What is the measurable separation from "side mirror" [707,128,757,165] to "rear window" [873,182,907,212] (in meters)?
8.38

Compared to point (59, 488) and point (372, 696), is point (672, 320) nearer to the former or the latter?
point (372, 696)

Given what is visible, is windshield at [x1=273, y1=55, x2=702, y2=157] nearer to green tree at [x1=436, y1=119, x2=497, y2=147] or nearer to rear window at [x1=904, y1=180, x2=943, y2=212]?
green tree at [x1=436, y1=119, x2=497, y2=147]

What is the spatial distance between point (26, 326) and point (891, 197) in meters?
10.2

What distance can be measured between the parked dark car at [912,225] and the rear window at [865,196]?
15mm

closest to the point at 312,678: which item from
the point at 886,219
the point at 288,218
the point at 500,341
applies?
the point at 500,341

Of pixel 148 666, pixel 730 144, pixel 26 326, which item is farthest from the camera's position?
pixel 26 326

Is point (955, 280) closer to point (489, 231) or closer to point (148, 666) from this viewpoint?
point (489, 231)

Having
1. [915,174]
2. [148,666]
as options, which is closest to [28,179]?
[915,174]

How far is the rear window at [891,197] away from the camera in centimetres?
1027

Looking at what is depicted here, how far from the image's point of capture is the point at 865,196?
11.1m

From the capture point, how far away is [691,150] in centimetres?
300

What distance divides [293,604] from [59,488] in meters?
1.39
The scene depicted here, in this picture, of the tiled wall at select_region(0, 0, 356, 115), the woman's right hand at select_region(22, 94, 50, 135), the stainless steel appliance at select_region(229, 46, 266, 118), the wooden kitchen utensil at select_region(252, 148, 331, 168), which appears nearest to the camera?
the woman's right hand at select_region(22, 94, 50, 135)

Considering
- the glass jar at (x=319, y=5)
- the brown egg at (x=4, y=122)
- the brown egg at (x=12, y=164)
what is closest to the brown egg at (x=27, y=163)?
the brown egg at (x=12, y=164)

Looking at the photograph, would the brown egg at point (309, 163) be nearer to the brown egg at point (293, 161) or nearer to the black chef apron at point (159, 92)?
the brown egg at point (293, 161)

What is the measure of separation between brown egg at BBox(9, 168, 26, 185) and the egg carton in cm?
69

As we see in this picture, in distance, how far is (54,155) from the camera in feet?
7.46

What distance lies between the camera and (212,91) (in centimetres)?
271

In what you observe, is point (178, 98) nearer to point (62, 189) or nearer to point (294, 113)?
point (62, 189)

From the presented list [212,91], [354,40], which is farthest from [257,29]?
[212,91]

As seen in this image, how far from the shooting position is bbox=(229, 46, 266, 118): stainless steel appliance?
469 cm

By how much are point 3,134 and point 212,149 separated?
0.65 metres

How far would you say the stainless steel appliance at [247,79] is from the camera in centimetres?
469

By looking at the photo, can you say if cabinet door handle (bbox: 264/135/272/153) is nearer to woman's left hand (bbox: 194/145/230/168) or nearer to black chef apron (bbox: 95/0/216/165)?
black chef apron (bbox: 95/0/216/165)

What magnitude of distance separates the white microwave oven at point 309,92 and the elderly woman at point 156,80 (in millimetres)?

★ ★ ★ ★

Change every "rear window" in the listing above to "back window", and leave all other text as it is.

What is the measurable separation from "side mirror" [707,128,757,165] to "back window" [873,182,907,212] (in meters)?
8.38

Compared to point (59, 488) and point (372, 696), is point (672, 320) nearer to the former or the latter?
point (372, 696)

Given what is visible, is windshield at [x1=273, y1=55, x2=702, y2=157] nearer to green tree at [x1=436, y1=119, x2=497, y2=147] or nearer to back window at [x1=904, y1=180, x2=943, y2=212]?
green tree at [x1=436, y1=119, x2=497, y2=147]

What is the spatial distance between point (26, 326) and point (891, 197) in meters?
10.2

What distance can be measured between the parked dark car at [912,225] and the back window at [865,196]?
15mm

closest to the point at 312,678: which item from
the point at 886,219
the point at 288,218
the point at 500,341
applies?
the point at 500,341

Of pixel 148 666, pixel 730 144, pixel 26 326, which item is farthest from the camera's position?
pixel 26 326

Is point (955, 280) closer to point (489, 231) or closer to point (148, 666) from this viewpoint?
point (489, 231)

Having
1. [915,174]
2. [148,666]
as options, which is closest to [28,179]?
[915,174]

How far is the back window at [891,197] away from the camera in centimetres?
1027

Looking at what is depicted here, how far from the image's point of capture is the point at 865,196?
11.1m

From the capture point, how far away is [691,150] in centimetres?
300

What distance divides [293,604] from [59,488] in meters?
1.39
The scene depicted here, in this picture, of the tiled wall at select_region(0, 0, 356, 115), the woman's right hand at select_region(22, 94, 50, 135), the stainless steel appliance at select_region(229, 46, 266, 118), the wooden kitchen utensil at select_region(252, 148, 331, 168), which appears nearest to the camera?
the woman's right hand at select_region(22, 94, 50, 135)

Considering
- the glass jar at (x=319, y=5)
- the brown egg at (x=4, y=122)
- the brown egg at (x=12, y=164)
what is closest to the brown egg at (x=27, y=163)?
the brown egg at (x=12, y=164)

Looking at the photograph, would the brown egg at point (309, 163) be nearer to the brown egg at point (293, 161) or nearer to the black chef apron at point (159, 92)?
the brown egg at point (293, 161)

What is the measure of separation between brown egg at BBox(9, 168, 26, 185) and the egg carton in cm?
69

As we see in this picture, in distance, how far is (54,155) from the camera in feet?
7.46

What distance lies between the camera and (212,91) (in centimetres)?
271

In what you observe, is point (178, 98) nearer to point (62, 189) or nearer to point (294, 113)?
point (62, 189)

From the presented list [212,91], [354,40], which is farthest from [257,29]?
[212,91]

As seen in this image, how far from the shooting position is bbox=(229, 46, 266, 118): stainless steel appliance?
469 cm

By how much are point 3,134 and point 212,149 separated?
0.65 metres

How far would you say the stainless steel appliance at [247,79] is from the camera in centimetres?
469

By looking at the photo, can you say if cabinet door handle (bbox: 264/135/272/153) is nearer to woman's left hand (bbox: 194/145/230/168) or nearer to black chef apron (bbox: 95/0/216/165)?
black chef apron (bbox: 95/0/216/165)

What magnitude of distance separates the white microwave oven at point 309,92 and the elderly woman at point 156,80 (in millimetres)?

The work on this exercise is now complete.